* [What the exercise asks]:
Print the data that follows word for word, leaving out any picture.
[[ Collected data, beginning ]]
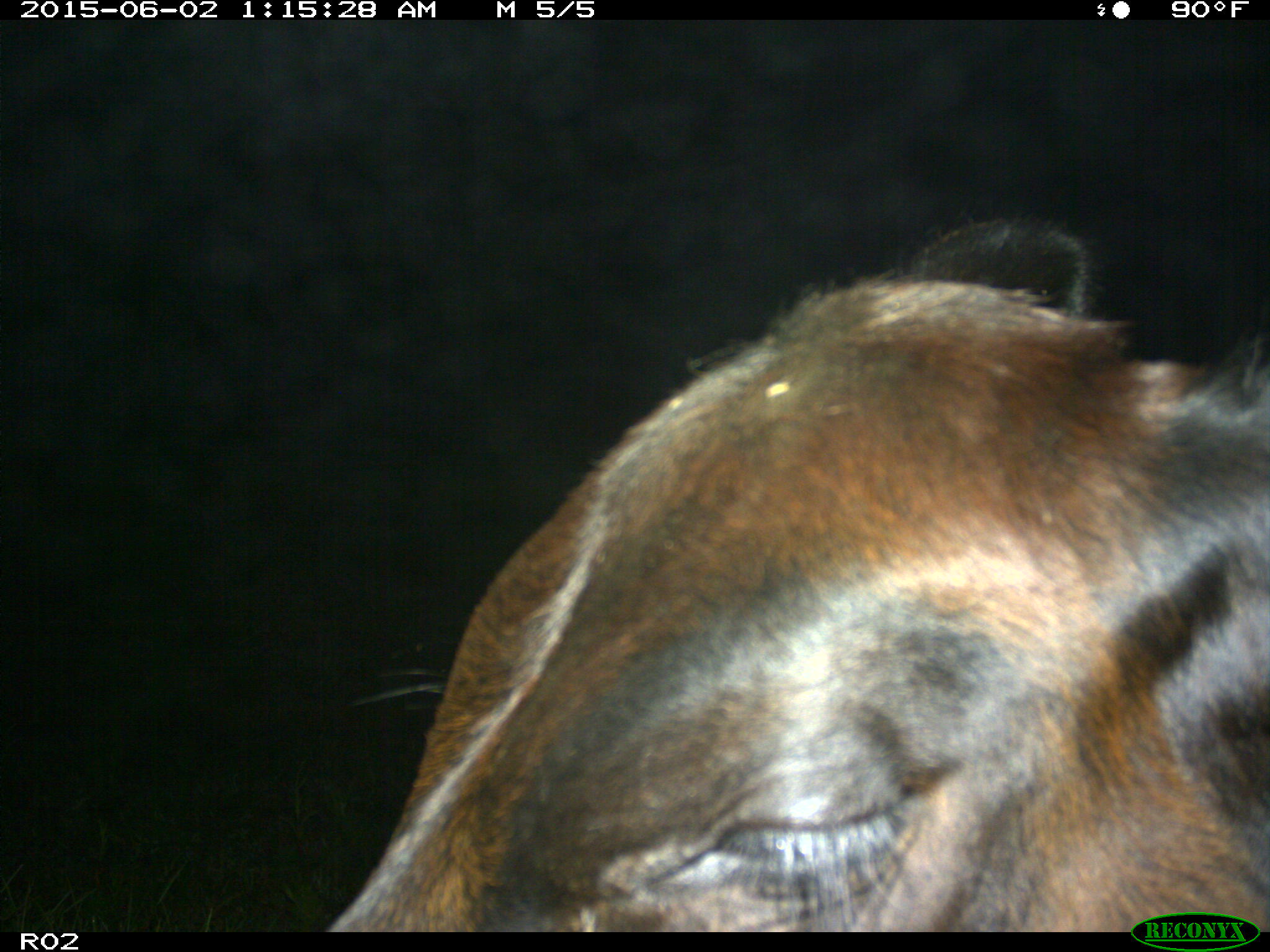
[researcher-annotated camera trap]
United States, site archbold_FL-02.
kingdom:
[[ Collected data, end ]]
* [Response]:
[researcher-annotated camera trap]
United States, site archbold_FL-02.
kingdom:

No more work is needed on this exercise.